Defense attorney Thomas Anthony Durkin told the jury secretly made tapes show FBI informant Tony Evola and not Hale brought up the possible killing of federal Judge Joan Humphrey Lefkow.
“The only person you’ll hear talking about killing a federal judge is Tony Evola– he’s the government’s informant planted in the church,” Durkin said in his opening statement.
Hale, 32, an outspoken white supremacist, is charged in the five-count indictment with two counts of solicitation to commit murder and three counts of obstruction of justice. The trial before U.S. District Judge James T. Moody is expected to last at least two weeks.
Prosecutors say Hale became furious with Lefkow in November 2002 when she issued an order barring his group from using the name World Church of the Creator.
The name is trademarked by an Oregon-based religious organization, TE-TA-MA Truth Foundation– Family of URI, Inc., which has no ties to Hale and says it does not share his racial views.
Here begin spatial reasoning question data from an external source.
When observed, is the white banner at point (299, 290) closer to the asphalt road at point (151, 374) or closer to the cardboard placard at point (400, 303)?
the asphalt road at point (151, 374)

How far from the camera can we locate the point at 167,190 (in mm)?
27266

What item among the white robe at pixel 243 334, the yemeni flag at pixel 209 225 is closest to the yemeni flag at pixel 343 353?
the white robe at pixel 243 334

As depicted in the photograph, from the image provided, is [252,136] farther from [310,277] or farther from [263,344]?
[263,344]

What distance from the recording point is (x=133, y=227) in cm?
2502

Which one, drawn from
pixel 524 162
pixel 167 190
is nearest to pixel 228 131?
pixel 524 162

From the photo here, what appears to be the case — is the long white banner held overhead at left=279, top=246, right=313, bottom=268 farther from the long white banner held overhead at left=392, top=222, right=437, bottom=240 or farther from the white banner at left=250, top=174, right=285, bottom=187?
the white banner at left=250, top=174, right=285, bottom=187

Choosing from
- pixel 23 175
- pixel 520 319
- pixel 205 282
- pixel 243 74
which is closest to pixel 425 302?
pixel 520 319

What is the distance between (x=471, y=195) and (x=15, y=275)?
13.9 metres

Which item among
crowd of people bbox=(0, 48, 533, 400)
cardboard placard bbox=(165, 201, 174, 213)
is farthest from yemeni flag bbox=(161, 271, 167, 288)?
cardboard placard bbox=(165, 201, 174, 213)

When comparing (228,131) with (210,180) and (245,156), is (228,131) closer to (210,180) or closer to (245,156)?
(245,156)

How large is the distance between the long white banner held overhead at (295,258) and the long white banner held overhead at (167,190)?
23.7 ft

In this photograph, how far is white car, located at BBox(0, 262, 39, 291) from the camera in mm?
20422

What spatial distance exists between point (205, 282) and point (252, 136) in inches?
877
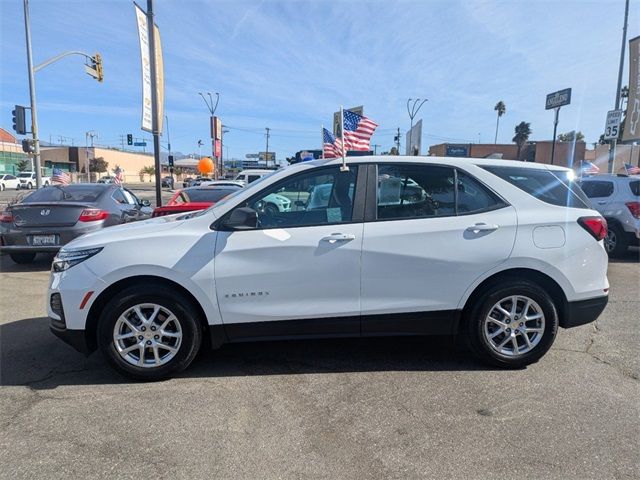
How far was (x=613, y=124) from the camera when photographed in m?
18.2

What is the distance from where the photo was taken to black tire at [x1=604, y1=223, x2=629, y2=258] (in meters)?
8.97

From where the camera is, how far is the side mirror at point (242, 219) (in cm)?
352

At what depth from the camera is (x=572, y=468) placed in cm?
259

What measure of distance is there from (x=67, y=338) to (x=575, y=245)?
419cm

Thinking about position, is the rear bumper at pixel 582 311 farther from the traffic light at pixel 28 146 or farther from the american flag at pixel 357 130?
the traffic light at pixel 28 146

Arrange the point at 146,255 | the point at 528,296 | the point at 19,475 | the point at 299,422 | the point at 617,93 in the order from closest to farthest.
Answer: the point at 19,475 < the point at 299,422 < the point at 146,255 < the point at 528,296 < the point at 617,93

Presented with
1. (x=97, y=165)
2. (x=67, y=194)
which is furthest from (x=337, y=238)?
(x=97, y=165)

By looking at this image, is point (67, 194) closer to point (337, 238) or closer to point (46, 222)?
point (46, 222)

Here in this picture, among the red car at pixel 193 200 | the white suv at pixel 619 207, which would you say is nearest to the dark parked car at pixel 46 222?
the red car at pixel 193 200

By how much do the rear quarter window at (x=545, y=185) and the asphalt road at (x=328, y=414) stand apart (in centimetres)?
143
Assistant U.S. Attorney David M. Weisman said in his opening statement that Hale told a follower, Jon Fox, specifically that he wanted Lefkow dead. Fox is also expected to be a witness. The judge was never attacked.
Weisman said Hale repeatedly led both Evola and Fox to believe that he hoped they would kill Lefkow, even though as a trained law school graduate himself he was careful not to be caught on tape saying so specifically with the possibility the conversation might be taped.
But Durkin said that didn’t add up to solicitation to commit murder.
He said the case shows “how dangerous it is when the government, even with good motives, infiltrates and organization and goes after people for what it thinks they might have done.”
Weisman cautioned the jurors, who include five blacks and one Latino, they had to be ready to hear nasty racial slurs uttered by Hale, including references to non-whites as members of “mud races.”
Durkin tried to prepare the jury for what it was about to hear by saying he was surrounded by racial prejudice while growing up in an all-white community on Chicago’s South Side.
“But I have seen nothing, even where I come from, that is as ugly, hateful and vile as what you will hear in this courtroom,” he said. But he said Hale “is not be tried for his beliefs.”